Я наблюдал за демонстрацией до тех пор, пока военные трубы и барабаны не стихли вдали; последним, что я увидел, было большое знамя с изображением голов – желтой, черной, белой и красной – они символизировали угнетенные народы. Головы сидели на плечах, плечи продолжались руками, а руки держали оружие, которое следовало направить против угнетателей.
Внезапно меня осенило: я отправился на кухню, отыскал старую связку ключей, в том числе и секретных, и подошел к гардеробу в сервировочной. Нижний ящик одного из комодов был заперт, я отпер замок и выдвинул ящик. Тот, разумеется, был пуст: старое орудие исчезло.
Единственным, что осталось от автомата, была грубая замасленная джутовая ткань. И магазин, и снаряды исчезли. Если бы не запах оружейной смазки, я вполне мог бы поверить, что орудие мне привиделось. Но запах нельзя было спутать ни с чем: в этом ящике прежде обитал автомат – холодная блестящая рептилия, которая вдруг решила сбежать.
С чем бы Генри ни собирался разобраться, он не шутил. У меня не оставалось сомнений: он говорил всерьез.
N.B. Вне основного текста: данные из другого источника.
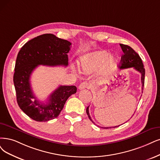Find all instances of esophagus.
<instances>
[{
    "mask_svg": "<svg viewBox=\"0 0 160 160\" xmlns=\"http://www.w3.org/2000/svg\"><path fill=\"white\" fill-rule=\"evenodd\" d=\"M92 88V86L90 84H89L88 82H82L81 83L79 86H78V89L79 90H84L86 89V88H88V89H90Z\"/></svg>",
    "mask_w": 160,
    "mask_h": 160,
    "instance_id": "34e87169",
    "label": "esophagus"
}]
</instances>
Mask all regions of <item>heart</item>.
<instances>
[{
  "instance_id": "obj_1",
  "label": "heart",
  "mask_w": 160,
  "mask_h": 160,
  "mask_svg": "<svg viewBox=\"0 0 160 160\" xmlns=\"http://www.w3.org/2000/svg\"><path fill=\"white\" fill-rule=\"evenodd\" d=\"M119 64V58L115 55L101 50L93 52L82 57L80 59V68L82 72L90 74L95 72L102 66V78H106L117 70Z\"/></svg>"
}]
</instances>
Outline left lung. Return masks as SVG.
<instances>
[{"label": "left lung", "mask_w": 160, "mask_h": 160, "mask_svg": "<svg viewBox=\"0 0 160 160\" xmlns=\"http://www.w3.org/2000/svg\"><path fill=\"white\" fill-rule=\"evenodd\" d=\"M120 46L121 49L124 52V54L121 57V62H120V67L121 69H125L128 68H132L133 67L135 70H137L138 72H139L141 74V82H142V90H143L144 85V78H145V69L144 68V64L142 63V61L141 58L138 55L137 52H135L133 49H132L131 47L124 45V44H120ZM86 113L89 117L90 120L96 125V123L94 122L90 117V113H89V106L86 108ZM120 126V125H119ZM119 126L115 127H101L103 128H115L118 127Z\"/></svg>", "instance_id": "8db88e82"}]
</instances>
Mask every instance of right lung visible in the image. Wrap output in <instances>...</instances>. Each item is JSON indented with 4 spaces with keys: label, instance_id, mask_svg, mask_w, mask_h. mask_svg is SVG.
<instances>
[{
    "label": "right lung",
    "instance_id": "right-lung-1",
    "mask_svg": "<svg viewBox=\"0 0 160 160\" xmlns=\"http://www.w3.org/2000/svg\"><path fill=\"white\" fill-rule=\"evenodd\" d=\"M71 44L47 33L28 41L18 54L13 77L16 99L20 108L31 119L39 122L55 119L68 98L76 92L75 86H60L49 96L48 102L41 103L34 96L29 81L38 65L67 67Z\"/></svg>",
    "mask_w": 160,
    "mask_h": 160
}]
</instances>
После недели, проведенной в абсолютном безделье, я совершенно утратил покой. Под покровом ночи и вязаной шапочки я выбирался в открытые по вечерам бакалейные лавки – этим ограничивался мой контакт с окружающим миром. За это время я прочитал все газеты вдоль и поперек, чтобы, возможно, найти какое-то объяснение загадочным происшествиям, но не находил ни строчки на интересовавшую меня тему. Я внимательно изучил все объявления в рубрике «Личное», пытаясь расшифровать послания вроде: «28.04.79. Жди как обычно на набережной 12», – но понимал, что они не могут иметь отношения ко мне. Кроме того, я смотрел все выпуски теленовостей, но в них речь шла о всевозможных революциях на всевозможных континентах, кроме моего собственного. Ни слова о предполагаемых министрах промышленности и их «генеральных уборках». Я оказался в самом центре кошмара, галлюцинации, я щипал себя и делал глубокие вдохи, бегал и скакал в сервировочных коридорах и пробовал прочие классические приемы, чтобы убедиться, что бодрствую, хоть и схожу с ума от тревоги.
После недельной аскезы я понял, что с меня хватит. Натянув вязаную шапочку, я спустился в «Мёбельман», чтобы поговорить с Биргером и Грегером. Они все еще работали в «Пещере Грегера» – в «Убежище» – и не могли понять, куда делись мы трое.
– Я должен поблагодарить тебя за помощь, Грегер, – сказал я. – Если бы не ты, я бы умер. Так сказал доктор.
– Да ладно, – гордо отозвался Грегер. – Я просто увидел тебя в подъезде, что тут еще скажешь.
– Я был совсем без памяти, наверное.
– Совсем, парень. Чертовски неудачно ты упал.
– Ничего не помню.
Я крепко пожал руку Грегеру, чтобы он почувствовал себя настоящим спасителем. Он едва не прослезился.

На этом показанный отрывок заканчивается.